先日、厚木産婦人科の入り口の看板のところで、

「記念に写真を撮っていいですか?」という患者様がいらした。

お母さんは、かわいらしい女の子を連れていた。

 

 

 

 

庭の手入れをしていた私は、手を休め、立ち止まり、ゆっくりお話を伺うことにした。

 

「私はこの前、厚木産婦人科で今の2代目の若先生にこの子をとりあげてもらいました。

我が家はもう4代ここでお世話になったんです。私自身も厚木産婦人科で産まれました。

だから、この新しい看板で記念撮影したい」

 

驚いた。

 

 

 

 

もちろんですよ、と、シャッターを押した。

 

「先代の先生にも母がお世話になりました、ありがとうございました」

「もしこの子が大きくなってここで出産する日がきたら、厚木産婦人科で5代目です」

 

 

 

 

私はとてもびっくりした。

そんな気持ちで一族でこの病院を愛してくれている方がいらっしゃるのかと、胸が熱くなった。

 

先代のおじいちゃん院長先生の時は、東海大学の産科教授や医師会のたくさんの先生方にも手伝っていただきながら、厚木の医師皆で協力して本当に毎日毎日、自宅兼病院は赤ちゃんの産声に包まれていた。

 

2代目にあたる現在の院長先生は、父の思いとお産への情熱をそのまま引き継ごうと決心した。

今や、親に負けない出産数をこなしている。

先代の思いや哲学はそのまま継続し、厚木の赤ちゃんを昼夜無く世に送り出している。

 

 

昔のエントランスは赤いレンガ。

(高齢でやっとできた初めての男子の孫に大喜びで、趣味の釣りによく一緒に行った)

 

 

飯を食うより産科の仕事!という、先代じいちゃんは、夜中に突然急変して玄関を叩かれても飛び起きて、自分の家族のように早く入れ入れ!と迎え入れた。

 

一昔前の分娩台は高い位置にあり、自動可動機能もなかった。

お腹が痛み「登れません…」という患者様には、じいちゃんは自分の背中にその患者をしょって、おんぶして運んで分娩台に乗せてあげたそうだ。

 

実は、その当の患者本人が、今、厚木産婦人科にいる。

もう80過ぎだが大変元気で、この話の一部始終を聞かせてくれたのだ。

 

「あんな熱い産科の先生はいない、恩返しをしたい」と、独り身になった今、病院の草むしりを手伝い続けてくれている。

 

 

 

 

昔、当院で出産された若いお母さんが年老いておばあちゃんとなり、なおこの病院に愛着を感じてお手伝いしてくれるなんて。

 

仕事を通じた地元の人と人との命のつながりを、私は心からありがたいと思っているし大事にしたいと考えている。

 

 

 

 

人が産まれる、ということは、人生の最高の大仕事です。

 

ジリジリしたあの痛みを乗りこえ、赤ちゃんが股間から、ズルズル、ポーン!と出てきた瞬間のあの天に舞い上がるかのような快感こそ、自然分娩の醍醐味。

 

気持ちい~!と叫ばずにはいられない。

 

私自身もそれをどうしても味わってみたくて、あえて自然分娩を選んだ。

でも決して我慢できない痛みではなく、助産師さんの声と共に子宮の収縮が自然にゆっくり体感でき、ゆえに、その後の大爽快感と大感激は忘れられないし、今でも思い出すほどである。

 

そして、手を合わせたくなる。

 

あの瞬間、子どもに対する愛おしさがいっきに溢れ出てくるのだ!

 

 

 

 

産科・周産期の仕事は、朝昼夜なく365日24時間体制の医療現場だが、こうして、昔のお母さんがおばあちゃんになっても、この厚木産婦人科を訪ねてきてくれる。

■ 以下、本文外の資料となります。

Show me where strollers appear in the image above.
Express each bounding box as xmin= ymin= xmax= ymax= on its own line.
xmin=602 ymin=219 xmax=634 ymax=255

いつまでも、その時の担当の助産師さんやスタッフさんを思い出してくれている。

 

これは、何にも代えがたい感激でしかない。

 

周産期はなんてすばらしい仕事なのだろう。

 

 

 

 

今、厚木産婦人科は入院がいっぱいで、この夏は過去最高の出産ラッシュ。

 

それだけ皆様に愛され、期待されているということであると、身の引き締まる思いです。

 

そして、責務の重みを胸に、ママたちには最高の思い出を体験してもらいたい。

笑顔、アイデア、サービス、愛、優しさで、パパやママをお迎えしたい。

 

 

 

 

これからもワクワクしたきれいなエネルギーで満ちた清々しい院内を!

 

私たちこそ、赤ちゃんの無垢の姿に毎日癒され、心が美しくなる人生をいただけてどんどん若返っています。

 

ママ、赤ちゃん、天使たち。本当にありがとう。

 

 

 

「また、僕は次に生まれ変わっても、全く同じこの仕事を、自分の生まれ育った厚木でやりたい。自分には合っている」

先日、院長先生がつぶやいていました。

 

まあ、この人はこれが天命なのだな、

 

私は苦笑いした。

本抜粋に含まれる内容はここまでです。